For the first few days he still hasn’t held our baby properly. He stays as far back as possible, being the last person to play with her, always the one volunteering to take baby pictures just so he does not have to be in them.
“I really don’t wish you’re so afraid of her,” I glance at him sadly. “I don’t want her to grow up without a father to love her properly.”
“I’m sorry,” is all he says.
“I need reasons.” There are times when I am more stubborn, demanding something more than he can give. “Tell me why you can’t touch them. Tell me why you don’t want to hold them.”
“I told you before,” he starts getting frustrated. “The smell of baby powder makes me want to throw up. Holding a crying baby and touching a diaper make me ultimately helpless. I want to sock the tiny little thing in a basket and never see it again, but that is just how my phobia makes me feel.”
“Don’t you want to.. love her?”
He pulls me closer and lays his curly head on my lap. Heavy, warms tears soak to my thighs. “I want to. I do.”
“You can’t love your daughter from a distance,” I say.
The tears keep seeping down to my skin, along with my own.
“She makes me feel uneasy,” he points at Grace, who is sitting on her pink stroller, watching us eat. “What is a baby supposed to eat, anyway?”

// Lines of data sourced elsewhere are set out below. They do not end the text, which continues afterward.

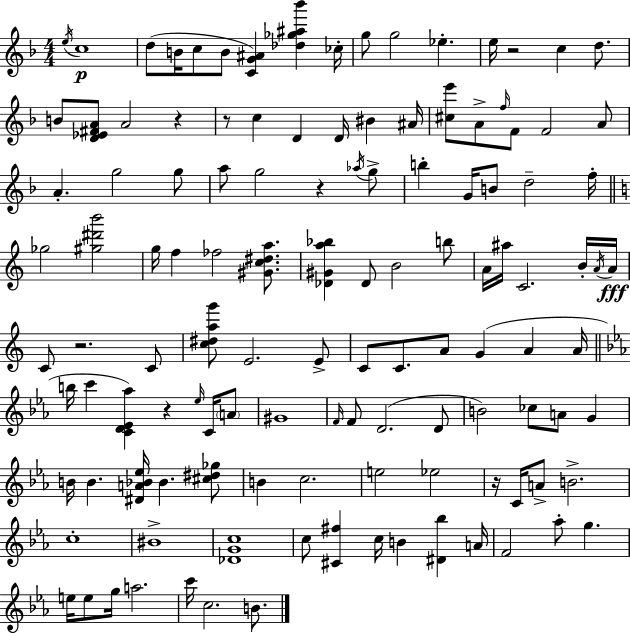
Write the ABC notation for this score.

X:1
T:Untitled
M:4/4
L:1/4
K:Dm
e/4 c4 d/2 B/4 c/2 B/2 [CG^A] [_d_g^a_b'] _c/4 g/2 g2 _e e/4 z2 c d/2 B/2 [D_E^FA]/2 A2 z z/2 c D D/4 ^B ^A/4 [^ce']/2 A/2 f/4 F/2 F2 A/2 A g2 g/2 a/2 g2 z _a/4 g/2 b G/4 B/2 d2 f/4 _g2 [^g^d'b']2 g/4 f _f2 [^Gc^da]/2 [_D^Ga_b] _D/2 B2 b/2 A/4 ^a/4 C2 B/4 A/4 A/4 C/2 z2 C/2 [c^dag']/2 E2 E/2 C/2 C/2 A/2 G A A/4 b/4 c' [CD_E_a] z _e/4 C/4 A/2 ^G4 F/4 F/2 D2 D/2 B2 _c/2 A/2 G B/4 B [^DA_B_e]/4 _B [^c^d_g]/2 B c2 e2 _e2 z/4 C/4 A/2 B2 c4 ^B4 [_DGc]4 c/2 [^C^f] c/4 B [^D_b] A/4 F2 _a/2 g e/4 e/2 g/4 a2 c'/4 c2 B/2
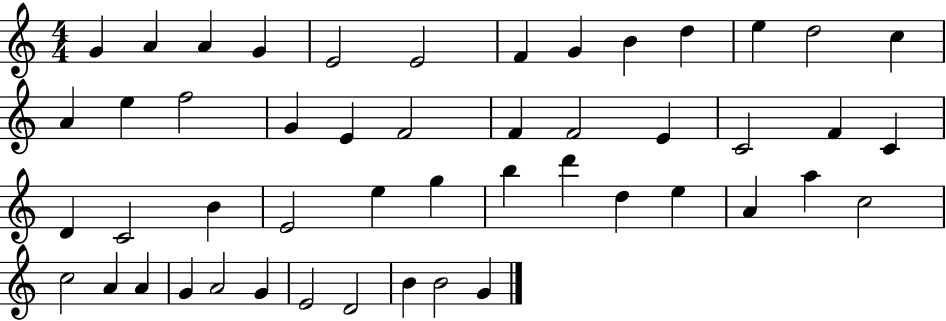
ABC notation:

X:1
T:Untitled
M:4/4
L:1/4
K:C
G A A G E2 E2 F G B d e d2 c A e f2 G E F2 F F2 E C2 F C D C2 B E2 e g b d' d e A a c2 c2 A A G A2 G E2 D2 B B2 G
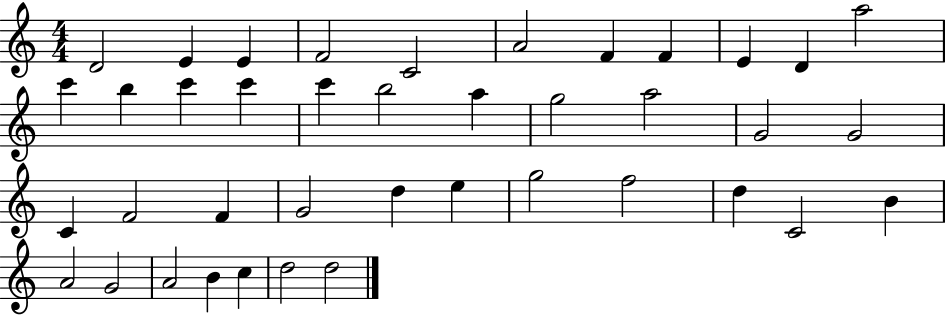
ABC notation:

X:1
T:Untitled
M:4/4
L:1/4
K:C
D2 E E F2 C2 A2 F F E D a2 c' b c' c' c' b2 a g2 a2 G2 G2 C F2 F G2 d e g2 f2 d C2 B A2 G2 A2 B c d2 d2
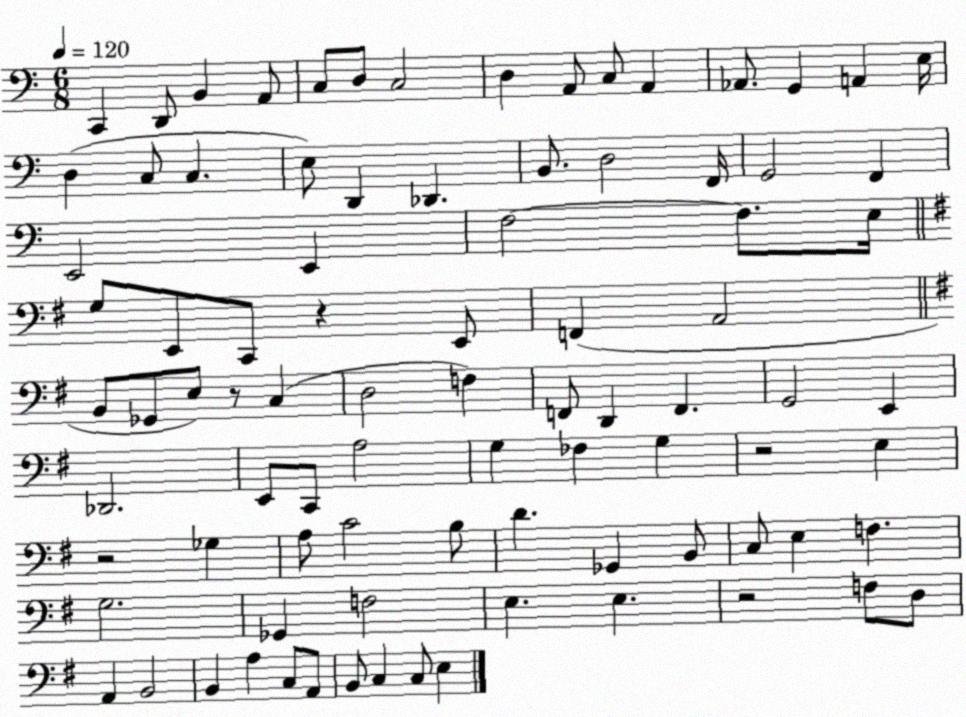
X:1
T:Untitled
M:6/8
L:1/4
K:C
C,, D,,/2 B,, A,,/2 C,/2 D,/2 C,2 D, A,,/2 C,/2 A,, _A,,/2 G,, A,, E,/4 D, C,/2 C, E,/2 D,, _D,, B,,/2 D,2 F,,/4 G,,2 F,, E,,2 E,, F,2 F,/2 E,/4 G,/2 E,,/2 C,,/2 z E,,/2 F,, A,,2 B,,/2 _G,,/2 E,/2 z/2 C, D,2 F, F,,/2 D,, F,, G,,2 E,, _D,,2 E,,/2 C,,/2 A,2 G, _F, G, z2 E, z2 _G, A,/2 C2 B,/2 D _G,, B,,/2 C,/2 E, F, G,2 _G,, F,2 E, E, z2 F,/2 D,/2 A,, B,,2 B,, A, C,/2 A,,/2 B,,/2 C, C,/2 E,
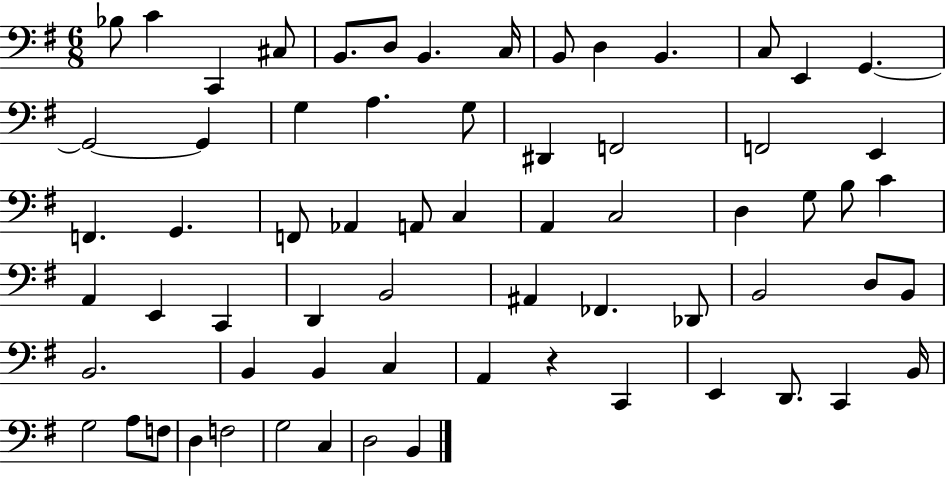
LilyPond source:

{
  \clef bass
  \numericTimeSignature
  \time 6/8
  \key g \major
  bes8 c'4 c,4 cis8 | b,8. d8 b,4. c16 | b,8 d4 b,4. | c8 e,4 g,4.~~ | \break g,2~~ g,4 | g4 a4. g8 | dis,4 f,2 | f,2 e,4 | \break f,4. g,4. | f,8 aes,4 a,8 c4 | a,4 c2 | d4 g8 b8 c'4 | \break a,4 e,4 c,4 | d,4 b,2 | ais,4 fes,4. des,8 | b,2 d8 b,8 | \break b,2. | b,4 b,4 c4 | a,4 r4 c,4 | e,4 d,8. c,4 b,16 | \break g2 a8 f8 | d4 f2 | g2 c4 | d2 b,4 | \break \bar "|."
}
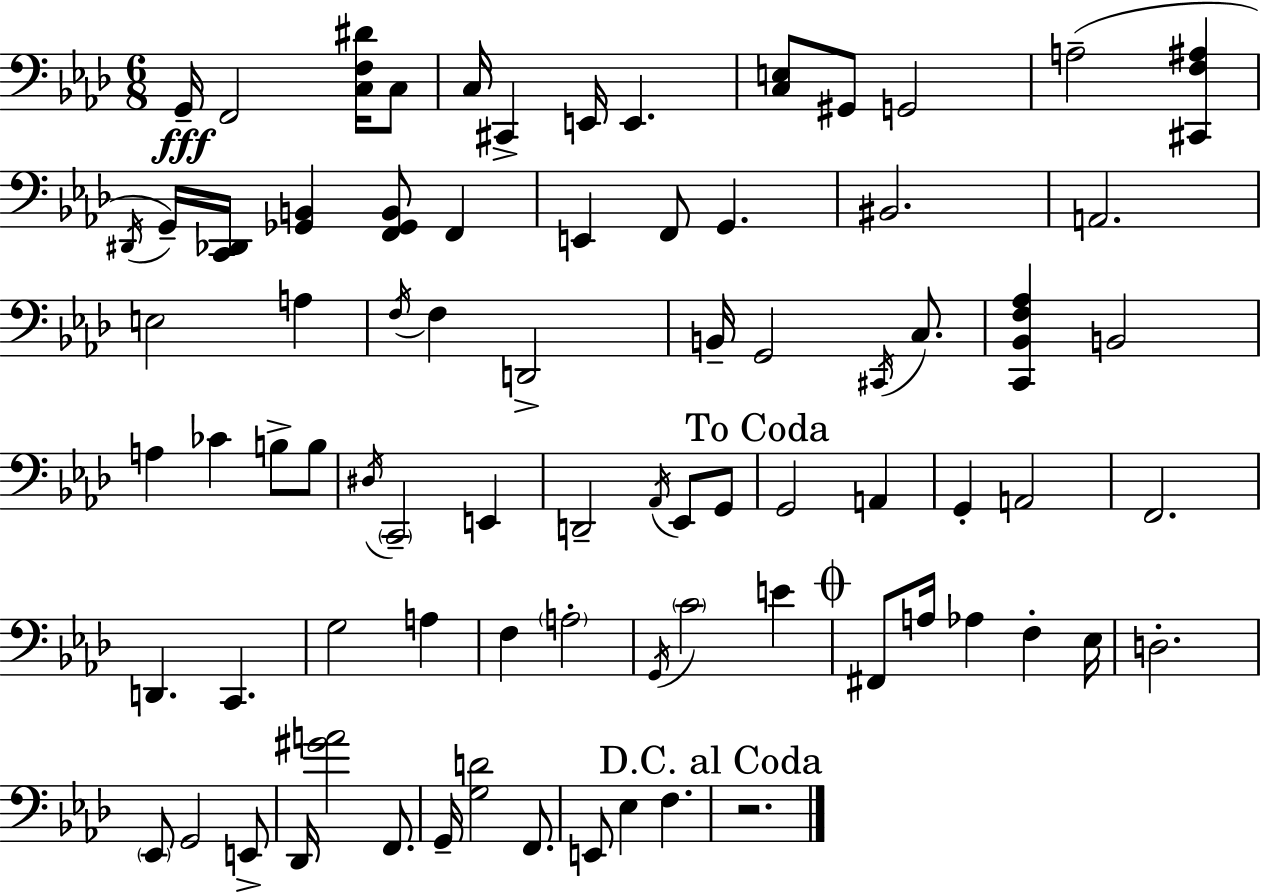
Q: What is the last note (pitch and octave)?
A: F3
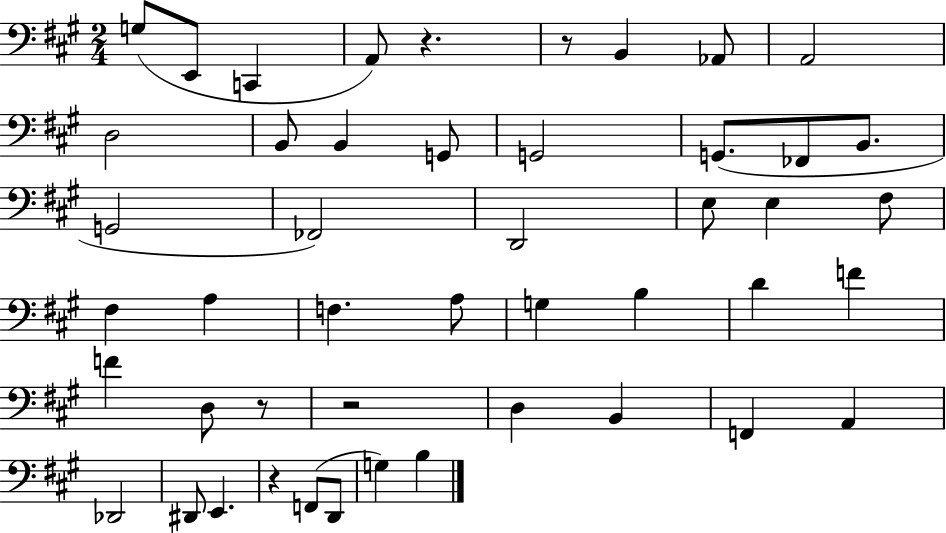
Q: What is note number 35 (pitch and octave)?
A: A2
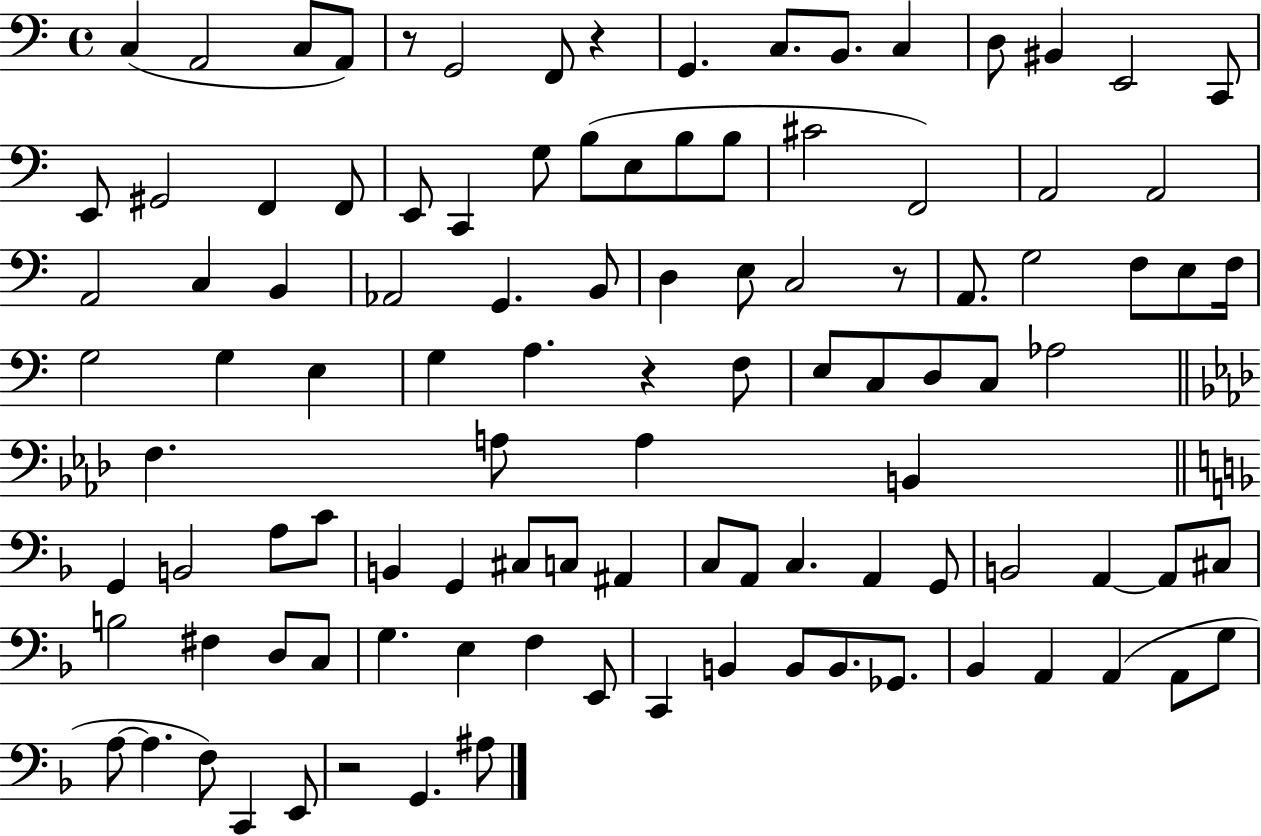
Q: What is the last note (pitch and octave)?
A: A#3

“She’s the cutest thing in the world.” I coo her and she gurgles with a happy smile.
My husband shivers, a reaction I despise. “Look at her black bug-eyes,” he thrusts another finget at her. “She’s following our every move. It’s like she can understand what we’re all saying and doing, but none of what she does makes sense.”
“She is a baby, not an alien,” I reply patiently, permanently beginning to feel like having to take care of two kids.
Grace starts to whimper. My husband looks at her, probably willing for her not to start tearing up, which she does exactly.
“Great.” He pushes his chair and leaves the room, leaving me with dirty plates and a baby that refuses to stop crying.
I come down with a fever not so long after. The house is a riot of noise and chaotic mess. I wear a cotton mask around my face, my skin is burning and breaking cold sweat, my hands shake all the time and I feel like fire is being shoved down my throat.
“Rest, rest,” my mother keeps saying as she dusts off dirt from my bookshelves and cater for Grace. “Where is your husband anyway? You need to rest and he needs a sprinkle of reality.”
I suppress a groan and try to get some sleep.
I am awaken by a loud wail later that evening. Dinner is still uncooked except for cold porridge on the fridge, Grace is still unfed without her regular bottle of milk, and I am still not getting better. I climb down the stairs, slowly making my way to the nursery to find Grace.
My husband is there, standing by her bed. I stop and watch him, uncertain if I should interrupt the moment. He seems unsure whether he should pat the hysterical child’s head or stick a plastic nipple full of milk to her mouth to calm her down. At first he lets out a finger to trail the hairlines of the child, but lets go and moves back as soon as Grace reaches out to grab his finger. He stands still for a very long time, until he scoops down and takes Grace with one sweeping movement. His hands tremble and he makes the usual noises as he tells himself to calm down and be brave.
The kid must have felt the surface of her father’s cool skin when they touch. I am not even sure how he feels when for the very first time, he strokes the velvety skin of his daughter’s without hesitation. He brings her closer and lets her nuzzle his neck, until he relaxes his awkward pose and kisses her on the cheek. She quiets down almost instantly.
I smile. There is no need to wait until Grace is thirty. There is still plenty of hope left for him.